**WHAT TO DO**
List every distinct place name that appears in the book descriptions below, giving each one only once.

**READING PASSAGE**
June 1143.The Lord Bishop of Winchester’s Clerk is bludgeoned to death in Pershore Abbey, and laid before the altar in the attitude of a penitent. Everyone who had contact with him had reason to dislike him, but who had reason to kill him? The Sheriff of Worcestershire’s thief taker, the wily Serjeant Catchpoll, and his new and unwanted superior, Acting Under Sheriff Hugh Bradecote, have to find the answer when nobody wants the murderer apprehended - until the next death.
The first in a new series of twelfth century murder mysteries set in Worcestershire during The Anarchy. First published as The Lord Bishop’s Clerk.
September 1143. Serjeant Catchpoll hopes a fire at a Worcester silversmith’s is just an accident, but when there is a second fire, and a charred corpse is discovered, he has no choice but to call in the undersheriff, Hugh Bradecote, to help find the culprit.

**INFORMATION SHOWN**
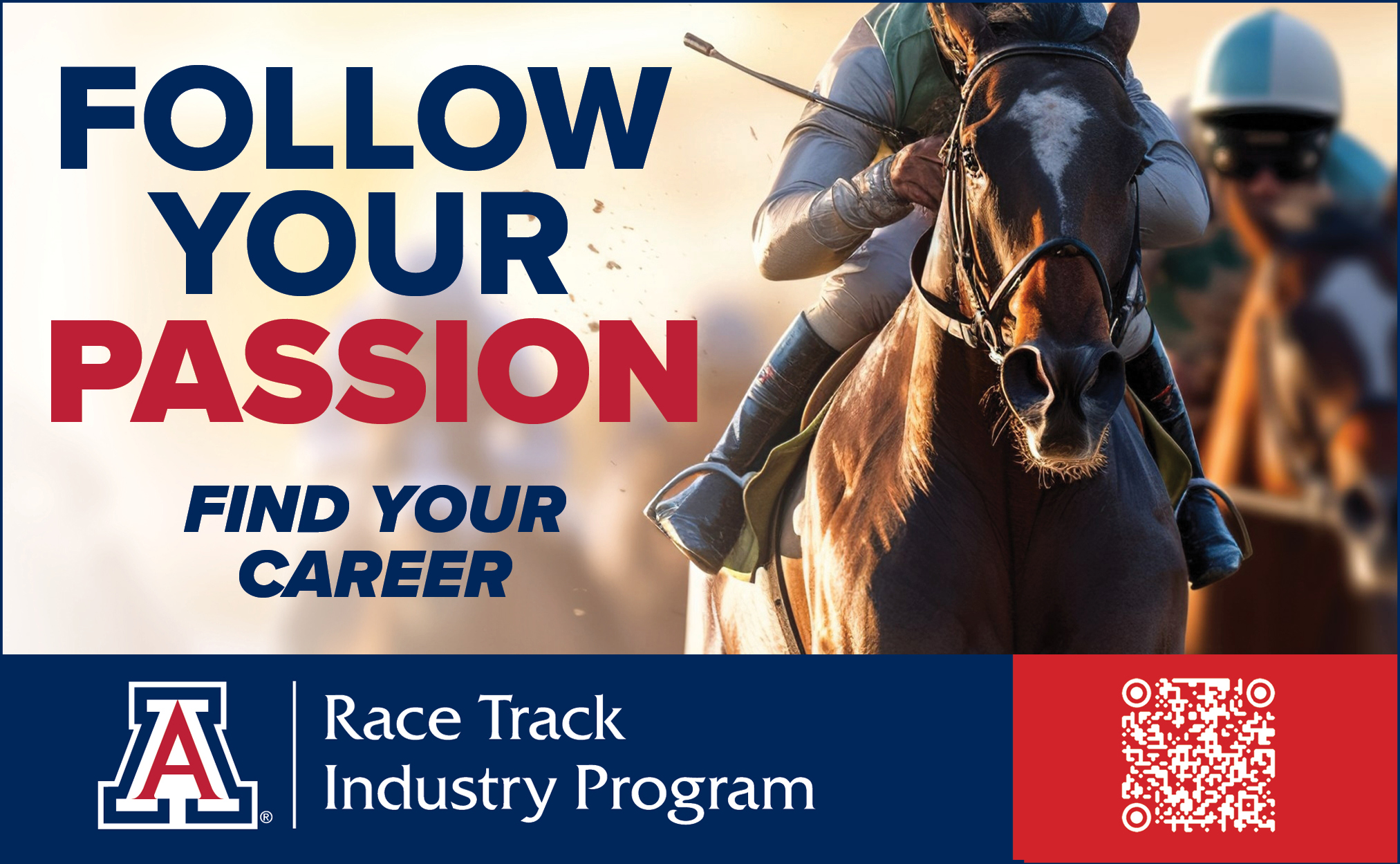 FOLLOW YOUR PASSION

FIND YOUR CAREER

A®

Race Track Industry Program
--
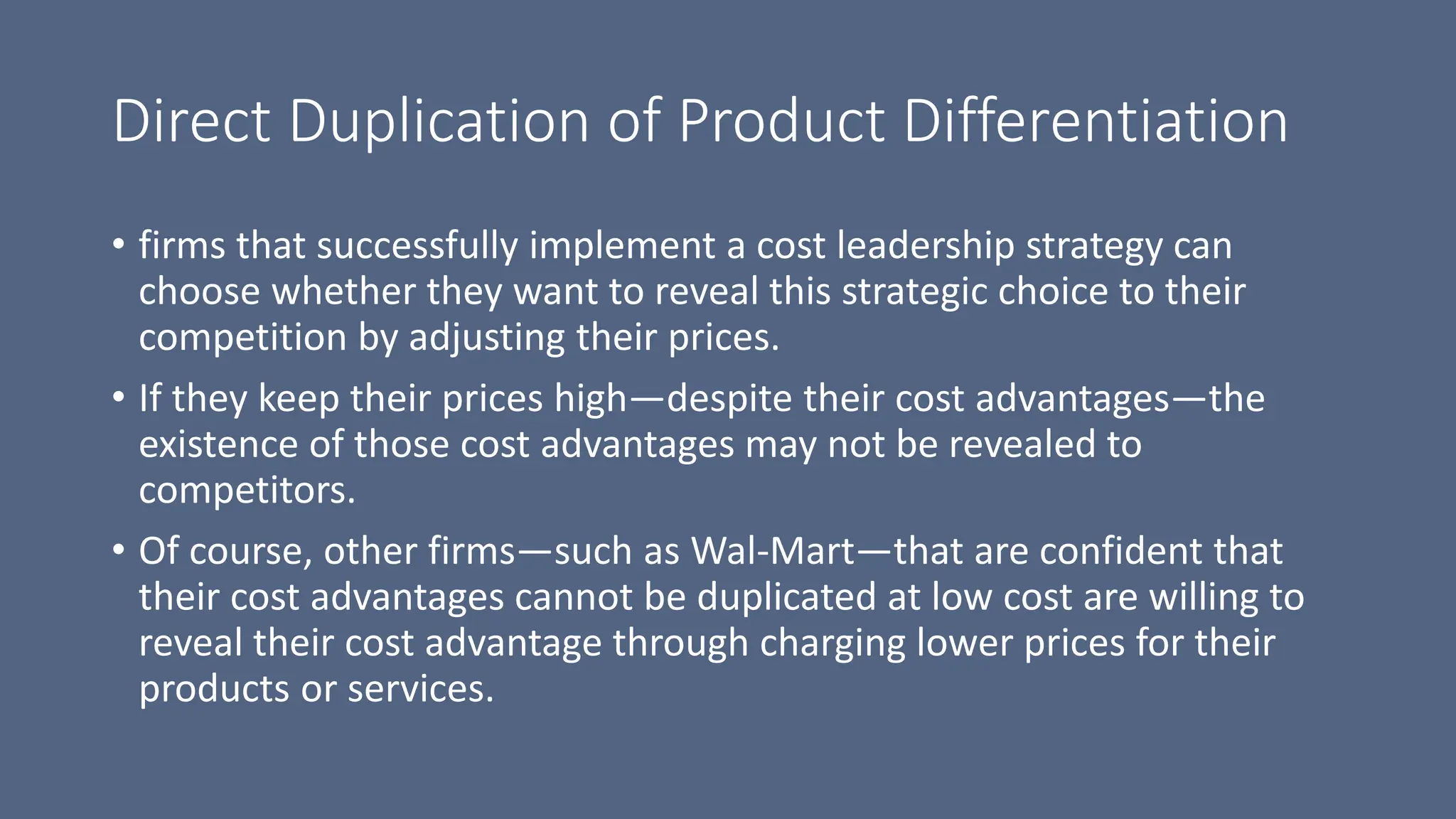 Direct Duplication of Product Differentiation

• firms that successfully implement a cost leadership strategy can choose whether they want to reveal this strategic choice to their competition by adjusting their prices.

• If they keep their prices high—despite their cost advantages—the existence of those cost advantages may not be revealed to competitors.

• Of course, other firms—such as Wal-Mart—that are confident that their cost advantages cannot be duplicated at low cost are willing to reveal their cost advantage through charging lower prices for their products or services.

**RESULT**
Winchester, Pershore Abbey, Worcestershire, Worcester